Was folgt daraus? Wir werden die Menschen nur zurückgewinnen, wenn wir sie ernst nehmen. Arbeiter, Bauern, Pflegekräfte und Erzieherinnen, Postboten und Reinigungskräfte sind tragende Säulen unserer Gesellschaft. Sie brauchen die materielle und ideelle Anerkennung, die sie verdienen. Sie müssen mehr gehört werden. Und wir brauchen mehr Gerechtigkeit!
Insbesondere müssen wir aus dem Krisenmodus herauskommen.
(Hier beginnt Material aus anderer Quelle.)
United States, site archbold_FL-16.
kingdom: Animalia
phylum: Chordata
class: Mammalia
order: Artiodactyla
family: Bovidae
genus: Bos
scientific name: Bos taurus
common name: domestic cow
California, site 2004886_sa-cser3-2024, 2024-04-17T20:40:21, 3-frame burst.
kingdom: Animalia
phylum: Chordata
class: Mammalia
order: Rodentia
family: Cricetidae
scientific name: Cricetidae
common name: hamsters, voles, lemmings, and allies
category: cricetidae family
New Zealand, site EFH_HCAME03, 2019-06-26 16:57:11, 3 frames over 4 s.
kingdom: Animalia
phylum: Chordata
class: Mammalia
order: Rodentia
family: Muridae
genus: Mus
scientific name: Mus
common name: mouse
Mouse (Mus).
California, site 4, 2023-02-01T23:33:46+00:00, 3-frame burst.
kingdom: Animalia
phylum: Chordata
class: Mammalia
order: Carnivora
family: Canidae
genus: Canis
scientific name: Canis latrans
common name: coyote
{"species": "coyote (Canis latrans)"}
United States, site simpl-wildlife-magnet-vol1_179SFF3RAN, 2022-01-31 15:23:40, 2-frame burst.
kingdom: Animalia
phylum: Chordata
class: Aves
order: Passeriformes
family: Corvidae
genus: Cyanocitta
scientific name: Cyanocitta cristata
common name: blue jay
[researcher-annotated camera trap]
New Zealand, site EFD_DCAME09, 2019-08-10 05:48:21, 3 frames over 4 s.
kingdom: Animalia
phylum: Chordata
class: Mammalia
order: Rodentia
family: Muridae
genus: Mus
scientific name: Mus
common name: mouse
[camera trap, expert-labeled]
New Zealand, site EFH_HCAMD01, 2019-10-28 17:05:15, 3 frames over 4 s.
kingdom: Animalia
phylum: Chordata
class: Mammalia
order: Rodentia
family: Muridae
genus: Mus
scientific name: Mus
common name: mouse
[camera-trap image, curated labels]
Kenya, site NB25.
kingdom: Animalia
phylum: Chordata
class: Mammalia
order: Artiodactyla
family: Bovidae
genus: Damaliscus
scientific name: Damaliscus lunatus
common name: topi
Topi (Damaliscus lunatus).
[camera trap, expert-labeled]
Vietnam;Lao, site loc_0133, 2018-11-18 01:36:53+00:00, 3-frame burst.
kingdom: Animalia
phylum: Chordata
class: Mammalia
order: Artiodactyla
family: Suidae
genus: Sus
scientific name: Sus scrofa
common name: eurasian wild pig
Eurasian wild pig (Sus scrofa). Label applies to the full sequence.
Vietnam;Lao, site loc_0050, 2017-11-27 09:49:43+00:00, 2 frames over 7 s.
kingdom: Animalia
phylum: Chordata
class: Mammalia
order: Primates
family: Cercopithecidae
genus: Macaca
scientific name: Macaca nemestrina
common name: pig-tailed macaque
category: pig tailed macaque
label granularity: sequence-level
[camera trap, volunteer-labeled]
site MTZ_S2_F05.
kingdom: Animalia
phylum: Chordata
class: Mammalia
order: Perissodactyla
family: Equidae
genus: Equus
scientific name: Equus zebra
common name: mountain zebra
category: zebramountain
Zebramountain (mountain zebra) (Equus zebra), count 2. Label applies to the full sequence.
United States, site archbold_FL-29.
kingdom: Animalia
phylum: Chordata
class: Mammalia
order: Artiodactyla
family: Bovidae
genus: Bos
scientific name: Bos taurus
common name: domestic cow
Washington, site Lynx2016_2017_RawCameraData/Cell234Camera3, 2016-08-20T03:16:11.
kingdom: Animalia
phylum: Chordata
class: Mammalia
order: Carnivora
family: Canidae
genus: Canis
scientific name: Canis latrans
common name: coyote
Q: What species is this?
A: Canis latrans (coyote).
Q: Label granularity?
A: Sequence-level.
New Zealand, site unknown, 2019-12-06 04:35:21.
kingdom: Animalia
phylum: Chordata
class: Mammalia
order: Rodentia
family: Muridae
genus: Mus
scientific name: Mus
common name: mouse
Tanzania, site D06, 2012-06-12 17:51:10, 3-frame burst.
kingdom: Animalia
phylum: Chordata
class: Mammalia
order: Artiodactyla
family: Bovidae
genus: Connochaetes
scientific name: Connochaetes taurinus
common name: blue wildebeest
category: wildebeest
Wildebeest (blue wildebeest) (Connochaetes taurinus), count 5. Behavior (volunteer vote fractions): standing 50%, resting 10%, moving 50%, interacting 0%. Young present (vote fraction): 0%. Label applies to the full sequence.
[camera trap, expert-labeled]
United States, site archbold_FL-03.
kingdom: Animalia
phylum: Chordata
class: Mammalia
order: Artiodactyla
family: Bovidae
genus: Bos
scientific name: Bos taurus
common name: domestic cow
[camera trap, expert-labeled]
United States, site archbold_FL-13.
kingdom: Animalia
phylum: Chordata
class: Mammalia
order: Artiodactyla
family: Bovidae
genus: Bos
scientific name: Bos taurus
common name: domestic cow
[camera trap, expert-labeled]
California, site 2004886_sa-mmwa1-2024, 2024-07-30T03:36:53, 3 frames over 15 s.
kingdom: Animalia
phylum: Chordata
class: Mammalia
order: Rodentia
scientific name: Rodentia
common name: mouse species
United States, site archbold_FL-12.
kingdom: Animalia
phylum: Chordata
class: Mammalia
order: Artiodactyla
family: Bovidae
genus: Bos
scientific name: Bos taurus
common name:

Eine Regierung, die erfolgreich sein will, muss eine positive Vision malen. Die Politik, aber auch die Nichtregierungsorganisationen, die Klimabewegung und schließlich die Medien müssen aufhören, Zukunftspessimismus zu verbreiten, und stattdessen Wege zu einem gemeinsamen solidarischen Zusammenleben propagieren. Wir können den Klimawandel stoppen, wir können die Ungleichheit abbauen. Zugleich muss alles getan werden, um die Einwanderung gut zu managen. Die „Neuen“ müssen so schnell wie möglich Deutsch lernen und Arbeit aufnehmen. Und wir brauchen ausreichend günstige Wohnungen – und zwar für alle!
Aber die wichtigste Botschaft lautet: Auch ohne Wachstum von Bevölkerung und Ressourcenverbrauch können wir die Lebensqualität durch unseren Erfindungsreichtum steigern. Dazu müssen wir unsere Arme unterhaken und die Herausforderungen gemeinsam in Angriff nehmen.
Karl-Martin Hentschel (Jahrgang 1950), Diplom-Mathematiker, war zwischen 2000 und 2009 Fraktionsvorsitzender der Grünen in Schleswig-Holstein, seit 2014 ist er Mitglied im Bundesvorstand des Vereins Mehr Demokratie e. V.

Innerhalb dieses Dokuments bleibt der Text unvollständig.